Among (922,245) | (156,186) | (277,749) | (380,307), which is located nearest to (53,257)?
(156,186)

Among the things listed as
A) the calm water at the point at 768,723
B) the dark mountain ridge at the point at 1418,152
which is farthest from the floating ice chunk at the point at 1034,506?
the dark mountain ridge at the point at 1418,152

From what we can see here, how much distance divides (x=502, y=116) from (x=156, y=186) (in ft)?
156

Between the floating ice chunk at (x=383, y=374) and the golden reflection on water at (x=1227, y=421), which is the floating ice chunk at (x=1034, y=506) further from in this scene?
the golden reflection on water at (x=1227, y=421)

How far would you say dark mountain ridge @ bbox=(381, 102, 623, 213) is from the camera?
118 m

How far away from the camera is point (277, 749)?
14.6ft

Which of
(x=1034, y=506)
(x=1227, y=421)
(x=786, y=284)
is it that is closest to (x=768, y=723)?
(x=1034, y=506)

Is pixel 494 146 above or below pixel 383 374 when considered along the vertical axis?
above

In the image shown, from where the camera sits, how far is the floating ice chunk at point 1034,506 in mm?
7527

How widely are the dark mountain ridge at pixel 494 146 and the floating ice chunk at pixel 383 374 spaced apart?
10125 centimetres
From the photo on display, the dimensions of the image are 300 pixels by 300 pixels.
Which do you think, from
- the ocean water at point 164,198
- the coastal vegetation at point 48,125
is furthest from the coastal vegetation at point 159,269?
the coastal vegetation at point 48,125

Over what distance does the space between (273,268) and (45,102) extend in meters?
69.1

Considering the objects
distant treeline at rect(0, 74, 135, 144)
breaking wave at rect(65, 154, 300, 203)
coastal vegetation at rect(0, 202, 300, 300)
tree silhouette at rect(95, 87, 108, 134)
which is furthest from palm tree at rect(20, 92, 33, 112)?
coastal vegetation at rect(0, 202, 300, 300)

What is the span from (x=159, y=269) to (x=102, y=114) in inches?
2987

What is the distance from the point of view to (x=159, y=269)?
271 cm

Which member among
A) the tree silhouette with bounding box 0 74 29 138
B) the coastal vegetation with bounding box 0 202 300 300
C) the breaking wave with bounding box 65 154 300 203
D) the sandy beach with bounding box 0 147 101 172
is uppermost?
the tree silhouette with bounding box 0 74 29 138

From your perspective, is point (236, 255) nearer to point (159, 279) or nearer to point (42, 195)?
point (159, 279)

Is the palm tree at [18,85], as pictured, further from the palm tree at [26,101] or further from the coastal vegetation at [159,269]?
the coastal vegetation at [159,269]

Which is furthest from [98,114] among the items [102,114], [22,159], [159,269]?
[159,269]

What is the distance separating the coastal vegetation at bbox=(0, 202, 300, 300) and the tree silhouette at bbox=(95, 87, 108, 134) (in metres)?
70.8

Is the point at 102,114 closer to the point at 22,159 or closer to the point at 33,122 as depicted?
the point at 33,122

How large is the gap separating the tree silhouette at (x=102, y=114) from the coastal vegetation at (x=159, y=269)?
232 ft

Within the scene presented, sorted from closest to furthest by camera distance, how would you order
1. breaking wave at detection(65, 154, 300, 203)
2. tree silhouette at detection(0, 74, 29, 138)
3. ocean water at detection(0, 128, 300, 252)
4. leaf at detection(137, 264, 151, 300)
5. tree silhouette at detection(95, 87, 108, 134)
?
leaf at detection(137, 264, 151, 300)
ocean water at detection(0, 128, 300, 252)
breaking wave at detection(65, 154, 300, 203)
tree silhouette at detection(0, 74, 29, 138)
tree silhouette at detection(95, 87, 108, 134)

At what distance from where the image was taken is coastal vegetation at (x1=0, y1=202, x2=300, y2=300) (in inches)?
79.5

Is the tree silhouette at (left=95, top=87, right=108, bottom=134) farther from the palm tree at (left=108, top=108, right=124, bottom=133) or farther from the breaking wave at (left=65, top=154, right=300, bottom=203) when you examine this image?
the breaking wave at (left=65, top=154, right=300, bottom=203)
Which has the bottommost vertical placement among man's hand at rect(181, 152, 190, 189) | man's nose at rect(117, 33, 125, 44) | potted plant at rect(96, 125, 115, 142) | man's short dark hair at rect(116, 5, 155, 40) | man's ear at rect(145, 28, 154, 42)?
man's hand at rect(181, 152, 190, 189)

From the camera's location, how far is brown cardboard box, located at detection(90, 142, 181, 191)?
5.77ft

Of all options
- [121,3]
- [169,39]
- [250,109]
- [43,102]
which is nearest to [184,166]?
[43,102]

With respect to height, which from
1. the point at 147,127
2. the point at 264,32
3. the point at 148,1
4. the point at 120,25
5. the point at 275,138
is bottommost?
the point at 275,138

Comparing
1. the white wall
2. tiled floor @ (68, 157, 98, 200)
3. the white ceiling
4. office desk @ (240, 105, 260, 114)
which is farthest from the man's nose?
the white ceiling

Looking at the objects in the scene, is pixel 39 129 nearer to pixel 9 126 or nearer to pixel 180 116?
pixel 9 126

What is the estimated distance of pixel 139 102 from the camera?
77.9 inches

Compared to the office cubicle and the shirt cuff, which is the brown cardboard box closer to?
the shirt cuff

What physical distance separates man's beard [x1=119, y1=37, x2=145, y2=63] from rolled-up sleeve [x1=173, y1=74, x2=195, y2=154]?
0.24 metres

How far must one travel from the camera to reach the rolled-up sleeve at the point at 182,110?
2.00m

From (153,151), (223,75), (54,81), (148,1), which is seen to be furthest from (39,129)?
——————
Without omitting anything, output the entries exactly.

Among (922,245) | (156,186) | (277,749) | (380,307), which is located nearest to (53,257)?
(156,186)

Among the things listed as
A) the calm water at the point at 768,723
B) the dark mountain ridge at the point at 1418,152
which is farthest from the floating ice chunk at the point at 1034,506?
the dark mountain ridge at the point at 1418,152

From what we can see here, how much distance divides (x=502, y=116) from (x=156, y=186) (in ft)?
156

Between the floating ice chunk at (x=383, y=374) and the golden reflection on water at (x=1227, y=421), which is the floating ice chunk at (x=1034, y=506) further from in this scene?
the golden reflection on water at (x=1227, y=421)

How far would you say dark mountain ridge @ bbox=(381, 102, 623, 213) is from the camera?
118 m

How far away from the camera is point (277, 749)?
14.6ft

Which of
(x=1034, y=506)
(x=1227, y=421)
(x=786, y=284)
is it that is closest to (x=768, y=723)?
(x=1034, y=506)

Is pixel 494 146 above or below pixel 383 374 when considered along the vertical axis?
above

In the image shown, from where the camera sits, how far is the floating ice chunk at point 1034,506 in mm?
7527

How widely are the dark mountain ridge at pixel 494 146 and the floating ice chunk at pixel 383 374 spaced apart?
10125 centimetres
From the photo on display, the dimensions of the image are 300 pixels by 300 pixels.
Which do you think, from
- the ocean water at point 164,198
- the coastal vegetation at point 48,125
is furthest from the coastal vegetation at point 159,269?
the coastal vegetation at point 48,125

Over what distance does the space between (273,268) and (45,102) extend in meters?
69.1

Considering the objects
distant treeline at rect(0, 74, 135, 144)
breaking wave at rect(65, 154, 300, 203)
coastal vegetation at rect(0, 202, 300, 300)
tree silhouette at rect(95, 87, 108, 134)
which is furthest from palm tree at rect(20, 92, 33, 112)?
coastal vegetation at rect(0, 202, 300, 300)

What is the span from (x=159, y=269) to (x=102, y=114) in inches?
2987

What is the distance from the point of view to (x=159, y=269)?
271 cm

Which member among
A) the tree silhouette with bounding box 0 74 29 138
B) the coastal vegetation with bounding box 0 202 300 300
C) the breaking wave with bounding box 65 154 300 203
D) the sandy beach with bounding box 0 147 101 172
is uppermost?
the tree silhouette with bounding box 0 74 29 138

From your perspective, is point (236, 255) nearer to point (159, 279) or nearer to point (42, 195)?
point (159, 279)

Is the palm tree at [18,85], as pictured, further from the palm tree at [26,101] or further from the coastal vegetation at [159,269]?
the coastal vegetation at [159,269]

Which is furthest from [98,114] among the items [102,114], [22,159], [159,269]?
[159,269]

What is the distance separating the coastal vegetation at bbox=(0, 202, 300, 300) and the tree silhouette at bbox=(95, 87, 108, 134) (in metres)?
70.8

Is the point at 102,114 closer to the point at 22,159 or closer to the point at 33,122 as depicted?
the point at 33,122

How large is the gap separating the tree silhouette at (x=102, y=114) from the coastal vegetation at (x=159, y=269)?
232 ft

Within the scene presented, sorted from closest to furthest by camera distance, how would you order
1. breaking wave at detection(65, 154, 300, 203)
2. tree silhouette at detection(0, 74, 29, 138)
3. ocean water at detection(0, 128, 300, 252)
4. leaf at detection(137, 264, 151, 300)
5. tree silhouette at detection(95, 87, 108, 134)
?
leaf at detection(137, 264, 151, 300)
ocean water at detection(0, 128, 300, 252)
breaking wave at detection(65, 154, 300, 203)
tree silhouette at detection(0, 74, 29, 138)
tree silhouette at detection(95, 87, 108, 134)

At what distance from where the image was taken is coastal vegetation at (x1=0, y1=202, x2=300, y2=300) (in inches)?
79.5

Is the tree silhouette at (left=95, top=87, right=108, bottom=134) farther from the palm tree at (left=108, top=108, right=124, bottom=133) or farther from the breaking wave at (left=65, top=154, right=300, bottom=203) when you examine this image?
the breaking wave at (left=65, top=154, right=300, bottom=203)
Which has the bottommost vertical placement among man's hand at rect(181, 152, 190, 189) | man's nose at rect(117, 33, 125, 44) | potted plant at rect(96, 125, 115, 142) | man's short dark hair at rect(116, 5, 155, 40) | man's ear at rect(145, 28, 154, 42)?
man's hand at rect(181, 152, 190, 189)

From the camera's location, how far is brown cardboard box, located at detection(90, 142, 181, 191)?
5.77ft

Of all options
- [121,3]
- [169,39]
- [250,109]
- [43,102]
which is nearest to [184,166]?
[43,102]

With respect to height, which from
1. the point at 147,127
2. the point at 264,32
3. the point at 148,1
4. the point at 120,25
5. the point at 275,138
is bottommost?
the point at 275,138

Comparing
1. the white wall
2. tiled floor @ (68, 157, 98, 200)
3. the white ceiling
4. office desk @ (240, 105, 260, 114)
which is farthest from the man's nose?
the white ceiling

Looking at the objects in the scene, is pixel 39 129 nearer to pixel 9 126 or nearer to pixel 180 116?
pixel 9 126

What is the estimated distance of pixel 139 102 from the camera?
77.9 inches

Compared to the office cubicle and the shirt cuff, which is the brown cardboard box closer to?
the shirt cuff

What physical distance separates man's beard [x1=119, y1=37, x2=145, y2=63] from rolled-up sleeve [x1=173, y1=74, x2=195, y2=154]?
0.24 metres

How far must one travel from the camera to reach the rolled-up sleeve at the point at 182,110?
2.00m

From (153,151), (223,75), (54,81), (148,1), which is seen to be furthest from (39,129)?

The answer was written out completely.